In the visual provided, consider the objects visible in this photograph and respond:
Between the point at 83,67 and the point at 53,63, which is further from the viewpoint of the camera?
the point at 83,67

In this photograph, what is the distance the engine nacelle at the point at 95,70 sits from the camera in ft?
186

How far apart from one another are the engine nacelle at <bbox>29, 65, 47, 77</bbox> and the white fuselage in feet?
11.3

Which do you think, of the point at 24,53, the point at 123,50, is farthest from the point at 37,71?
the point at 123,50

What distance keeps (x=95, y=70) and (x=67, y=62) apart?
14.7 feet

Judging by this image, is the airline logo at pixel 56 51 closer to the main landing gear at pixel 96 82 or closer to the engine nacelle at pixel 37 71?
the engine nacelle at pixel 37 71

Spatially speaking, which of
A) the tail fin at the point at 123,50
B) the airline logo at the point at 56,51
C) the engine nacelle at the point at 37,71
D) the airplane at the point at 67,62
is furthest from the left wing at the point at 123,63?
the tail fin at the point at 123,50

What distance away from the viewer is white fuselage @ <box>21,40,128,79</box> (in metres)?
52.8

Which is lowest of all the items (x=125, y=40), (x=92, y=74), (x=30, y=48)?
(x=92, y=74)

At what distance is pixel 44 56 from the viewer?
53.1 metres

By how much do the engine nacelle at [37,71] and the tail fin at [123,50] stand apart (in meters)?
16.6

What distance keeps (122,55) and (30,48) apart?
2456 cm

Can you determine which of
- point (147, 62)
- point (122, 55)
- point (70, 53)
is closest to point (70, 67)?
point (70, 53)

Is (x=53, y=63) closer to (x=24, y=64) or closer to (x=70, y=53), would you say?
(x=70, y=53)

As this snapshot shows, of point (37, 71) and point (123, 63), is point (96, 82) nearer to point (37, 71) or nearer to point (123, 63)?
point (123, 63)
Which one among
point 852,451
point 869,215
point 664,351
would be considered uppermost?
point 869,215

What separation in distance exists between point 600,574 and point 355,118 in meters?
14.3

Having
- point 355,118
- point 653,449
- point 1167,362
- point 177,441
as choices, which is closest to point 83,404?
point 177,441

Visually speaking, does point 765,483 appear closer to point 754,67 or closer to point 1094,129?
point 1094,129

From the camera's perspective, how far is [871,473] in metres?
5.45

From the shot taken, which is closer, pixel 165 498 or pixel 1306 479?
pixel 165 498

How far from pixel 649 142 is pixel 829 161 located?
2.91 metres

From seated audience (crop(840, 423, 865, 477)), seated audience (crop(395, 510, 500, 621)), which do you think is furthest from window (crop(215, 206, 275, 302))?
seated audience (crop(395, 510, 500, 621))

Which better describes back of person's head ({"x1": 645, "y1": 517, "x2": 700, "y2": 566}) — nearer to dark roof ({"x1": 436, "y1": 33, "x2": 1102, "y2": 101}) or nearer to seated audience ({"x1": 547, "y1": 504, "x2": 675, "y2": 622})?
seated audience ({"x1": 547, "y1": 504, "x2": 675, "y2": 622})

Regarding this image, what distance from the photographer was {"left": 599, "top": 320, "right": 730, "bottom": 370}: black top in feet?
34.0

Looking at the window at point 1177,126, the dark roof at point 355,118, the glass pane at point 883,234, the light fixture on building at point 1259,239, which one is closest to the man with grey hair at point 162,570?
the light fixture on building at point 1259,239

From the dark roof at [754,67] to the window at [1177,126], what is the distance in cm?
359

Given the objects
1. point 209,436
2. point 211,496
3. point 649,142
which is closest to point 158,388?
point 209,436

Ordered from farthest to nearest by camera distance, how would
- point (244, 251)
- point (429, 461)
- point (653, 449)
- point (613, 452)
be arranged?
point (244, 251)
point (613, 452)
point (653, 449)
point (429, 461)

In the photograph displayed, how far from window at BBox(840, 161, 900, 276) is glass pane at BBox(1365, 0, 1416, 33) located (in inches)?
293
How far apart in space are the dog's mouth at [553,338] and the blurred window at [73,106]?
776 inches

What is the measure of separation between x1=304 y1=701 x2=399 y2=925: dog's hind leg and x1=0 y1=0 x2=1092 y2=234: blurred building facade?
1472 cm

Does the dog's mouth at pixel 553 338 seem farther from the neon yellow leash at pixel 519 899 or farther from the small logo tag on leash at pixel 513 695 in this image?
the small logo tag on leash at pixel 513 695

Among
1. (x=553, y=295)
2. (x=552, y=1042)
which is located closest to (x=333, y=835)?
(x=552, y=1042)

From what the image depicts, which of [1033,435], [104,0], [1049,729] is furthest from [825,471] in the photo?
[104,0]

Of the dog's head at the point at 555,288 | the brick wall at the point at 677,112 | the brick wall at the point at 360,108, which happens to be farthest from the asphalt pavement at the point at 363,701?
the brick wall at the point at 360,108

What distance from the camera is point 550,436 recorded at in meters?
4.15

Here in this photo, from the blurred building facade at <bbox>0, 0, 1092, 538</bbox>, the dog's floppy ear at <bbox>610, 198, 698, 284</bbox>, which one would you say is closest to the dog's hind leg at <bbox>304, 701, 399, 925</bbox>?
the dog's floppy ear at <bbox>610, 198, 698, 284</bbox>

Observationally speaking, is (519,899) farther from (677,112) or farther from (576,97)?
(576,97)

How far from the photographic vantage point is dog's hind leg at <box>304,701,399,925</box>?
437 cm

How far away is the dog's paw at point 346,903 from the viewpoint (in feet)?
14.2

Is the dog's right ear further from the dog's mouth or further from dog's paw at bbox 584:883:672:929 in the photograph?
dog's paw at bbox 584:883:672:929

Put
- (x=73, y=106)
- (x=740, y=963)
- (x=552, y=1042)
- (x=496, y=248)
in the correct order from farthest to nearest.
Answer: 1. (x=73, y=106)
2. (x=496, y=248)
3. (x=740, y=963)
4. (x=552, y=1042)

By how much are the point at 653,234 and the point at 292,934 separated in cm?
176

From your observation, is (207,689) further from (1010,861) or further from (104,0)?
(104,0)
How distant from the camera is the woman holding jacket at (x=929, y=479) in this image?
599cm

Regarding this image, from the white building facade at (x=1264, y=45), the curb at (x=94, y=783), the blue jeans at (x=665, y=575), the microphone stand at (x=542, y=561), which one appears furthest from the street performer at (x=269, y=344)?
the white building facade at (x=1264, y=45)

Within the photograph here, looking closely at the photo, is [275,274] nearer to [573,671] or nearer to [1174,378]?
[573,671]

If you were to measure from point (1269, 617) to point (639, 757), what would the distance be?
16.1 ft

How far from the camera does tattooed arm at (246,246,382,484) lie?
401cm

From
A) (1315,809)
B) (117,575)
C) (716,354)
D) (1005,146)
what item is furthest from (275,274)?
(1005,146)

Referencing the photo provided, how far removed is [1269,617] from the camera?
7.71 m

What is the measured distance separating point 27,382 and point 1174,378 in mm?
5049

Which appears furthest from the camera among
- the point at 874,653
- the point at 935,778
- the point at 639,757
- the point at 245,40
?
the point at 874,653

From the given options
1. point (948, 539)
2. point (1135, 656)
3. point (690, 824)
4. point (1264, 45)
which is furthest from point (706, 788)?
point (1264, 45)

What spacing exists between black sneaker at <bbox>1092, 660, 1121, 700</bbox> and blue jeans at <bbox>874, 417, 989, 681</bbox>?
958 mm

● EXERCISE BRIEF: Recast the listing above as a numbered list, one line per item, leaving out the blank lines.

● RESPONSE TO THIS EXERCISE:
1. In the visual provided, consider the objects visible in this photograph and respond:
2. Between the point at 83,67 and the point at 53,63, which is further from the viewpoint of the camera?
3. the point at 83,67
4. In this photograph, what is the distance the engine nacelle at the point at 95,70 sits from the camera in ft?
5. 186
6. How far apart from one another are the engine nacelle at <bbox>29, 65, 47, 77</bbox> and the white fuselage in feet?
7. 11.3
8. Which do you think, of the point at 24,53, the point at 123,50, is farthest from the point at 37,71?
9. the point at 123,50
10. What distance keeps (x=95, y=70) and (x=67, y=62) apart?
11. 14.7 feet
12. Judging by this image, is the airline logo at pixel 56 51 closer to the main landing gear at pixel 96 82 or closer to the engine nacelle at pixel 37 71?
13. the engine nacelle at pixel 37 71
14. Spatially speaking, which of
15. A) the tail fin at the point at 123,50
16. B) the airline logo at the point at 56,51
17. C) the engine nacelle at the point at 37,71
18. D) the airplane at the point at 67,62
19. is furthest from the left wing at the point at 123,63?
20. the tail fin at the point at 123,50
21. What distance away from the viewer is white fuselage @ <box>21,40,128,79</box> (in metres)?
22. 52.8
23. Which is lowest of all the items (x=125, y=40), (x=92, y=74), (x=30, y=48)?
24. (x=92, y=74)
25. At what distance is pixel 44 56 from the viewer?
26. 53.1 metres
27. By how much do the engine nacelle at [37,71] and the tail fin at [123,50] stand apart (in meters)?
28. 16.6
29. What distance keeps (122,55) and (30,48) apart?
30. 2456 cm
31. Can you determine which of
32. - point (147, 62)
33. - point (122, 55)
34. - point (70, 53)
35. is closest to point (70, 67)?
36. point (70, 53)
37. Is (x=53, y=63) closer to (x=24, y=64) or closer to (x=70, y=53), would you say?
38. (x=70, y=53)
39. As this snapshot shows, of point (37, 71) and point (123, 63), is point (96, 82) nearer to point (37, 71) or nearer to point (123, 63)?
40. point (123, 63)
41. Which one among
42. point 852,451
43. point 869,215
44. point 664,351
45. would be considered uppermost?
46. point 869,215
47. What separation in distance exists between point 600,574 and point 355,118 in meters?
48. 14.3
49. Having
50. - point 355,118
51. - point 653,449
52. - point 1167,362
53. - point 177,441
54. as choices, which is closest to point 83,404?
55. point 177,441
56. Visually speaking, does point 765,483 appear closer to point 754,67 or closer to point 1094,129?
57. point 1094,129
58. From the camera's perspective, how far is [871,473] in metres?
59. 5.45
60. From the shot taken, which is closer, pixel 165 498 or pixel 1306 479?
61. pixel 165 498
62. How far from pixel 649 142 is pixel 829 161 located?
63. 2.91 metres
64. From seated audience (crop(840, 423, 865, 477)), seated audience (crop(395, 510, 500, 621)), which do you think is furthest from window (crop(215, 206, 275, 302))?
65. seated audience (crop(395, 510, 500, 621))
66. Which better describes back of person's head ({"x1": 645, "y1": 517, "x2": 700, "y2": 566}) — nearer to dark roof ({"x1": 436, "y1": 33, "x2": 1102, "y2": 101}) or nearer to seated audience ({"x1": 547, "y1": 504, "x2": 675, "y2": 622})?
67. seated audience ({"x1": 547, "y1": 504, "x2": 675, "y2": 622})
68. Regarding this image, what distance from the photographer was {"left": 599, "top": 320, "right": 730, "bottom": 370}: black top in feet?
69. 34.0
70. Looking at the window at point 1177,126, the dark roof at point 355,118, the glass pane at point 883,234, the light fixture on building at point 1259,239, which one is closest to the man with grey hair at point 162,570?
71. the light fixture on building at point 1259,239
72. From the dark roof at [754,67] to the window at [1177,126], what is the distance in cm?
73. 359
74. Given the objects
75. 1. point 209,436
76. 2. point 211,496
77. 3. point 649,142
78. which is closest to point 158,388?
79. point 209,436
80. Ordered from farthest to nearest by camera distance, how would
81. - point (244, 251)
82. - point (429, 461)
83. - point (653, 449)
84. - point (613, 452)
85. be arranged?
86. point (244, 251)
87. point (613, 452)
88. point (653, 449)
89. point (429, 461)
90. In the photograph displayed, how far from window at BBox(840, 161, 900, 276) is glass pane at BBox(1365, 0, 1416, 33) located (in inches)?
91. 293
92. How far apart in space are the dog's mouth at [553,338] and the blurred window at [73,106]?
93. 776 inches
94. What is the measure of separation between x1=304 y1=701 x2=399 y2=925: dog's hind leg and x1=0 y1=0 x2=1092 y2=234: blurred building facade?
95. 1472 cm
96. Does the dog's mouth at pixel 553 338 seem farther from the neon yellow leash at pixel 519 899 or farther from the small logo tag on leash at pixel 513 695 in this image?
97. the small logo tag on leash at pixel 513 695
98. Among
99. 1. (x=553, y=295)
100. 2. (x=552, y=1042)
101. which is located closest to (x=333, y=835)?
102. (x=552, y=1042)
103. From what the image depicts, which of [1033,435], [104,0], [1049,729] is furthest from [825,471] in the photo?
104. [104,0]
105. Of the dog's head at the point at 555,288 | the brick wall at the point at 677,112 | the brick wall at the point at 360,108, which happens to be farthest from the asphalt pavement at the point at 363,701?
106. the brick wall at the point at 360,108
107. What distance from the camera is point 550,436 recorded at in meters?
108. 4.15
109. Here in this photo, from the blurred building facade at <bbox>0, 0, 1092, 538</bbox>, the dog's floppy ear at <bbox>610, 198, 698, 284</bbox>, which one would you say is closest to the dog's hind leg at <bbox>304, 701, 399, 925</bbox>?
110. the dog's floppy ear at <bbox>610, 198, 698, 284</bbox>
111. Observationally speaking, is (519,899) farther from (677,112) or farther from (576,97)?
112. (576,97)
113. How far from the photographic vantage point is dog's hind leg at <box>304,701,399,925</box>?
114. 437 cm
115. How far away is the dog's paw at point 346,903 from the viewpoint (in feet)?
116. 14.2
117. Is the dog's right ear further from the dog's mouth or further from dog's paw at bbox 584:883:672:929 in the photograph?
118. dog's paw at bbox 584:883:672:929
119. Put
120. - (x=73, y=106)
121. - (x=740, y=963)
122. - (x=552, y=1042)
123. - (x=496, y=248)
124. in the correct order from farthest to nearest.
125. Answer: 1. (x=73, y=106)
126. 2. (x=496, y=248)
127. 3. (x=740, y=963)
128. 4. (x=552, y=1042)
129. By how much are the point at 653,234 and the point at 292,934 separated in cm?
130. 176
131. From your observation, is (207,689) further from (1010,861) or further from (104,0)?
132. (104,0)
133. How distant from the camera is the woman holding jacket at (x=929, y=479) in this image?
134. 599cm
135. Regarding this image, from the white building facade at (x=1264, y=45), the curb at (x=94, y=783), the blue jeans at (x=665, y=575), the microphone stand at (x=542, y=561), which one appears furthest from the street performer at (x=269, y=344)?
136. the white building facade at (x=1264, y=45)
137. Within the photograph here, looking closely at the photo, is [275,274] nearer to [573,671] or nearer to [1174,378]?
138. [573,671]
139. If you were to measure from point (1269, 617) to point (639, 757), what would the distance be?
140. 16.1 ft
141. How far from the camera does tattooed arm at (246,246,382,484) lie?
142. 401cm
143. From
144. A) (1315,809)
145. B) (117,575)
146. C) (716,354)
147. D) (1005,146)
148. what item is furthest from (275,274)?
149. (1005,146)
150. Referencing the photo provided, how far removed is [1269,617] from the camera?
151. 7.71 m
152. What is the measured distance separating point 27,382 and point 1174,378 in mm?
153. 5049
154. Which appears furthest from the camera among
155. - the point at 874,653
156. - the point at 935,778
157. - the point at 639,757
158. - the point at 245,40
159. ?
160. the point at 874,653
161. From the given options
162. 1. point (948, 539)
163. 2. point (1135, 656)
164. 3. point (690, 824)
165. 4. point (1264, 45)
166. which is furthest from point (706, 788)?
167. point (1264, 45)
168. What spacing exists between black sneaker at <bbox>1092, 660, 1121, 700</bbox> and blue jeans at <bbox>874, 417, 989, 681</bbox>?
169. 958 mm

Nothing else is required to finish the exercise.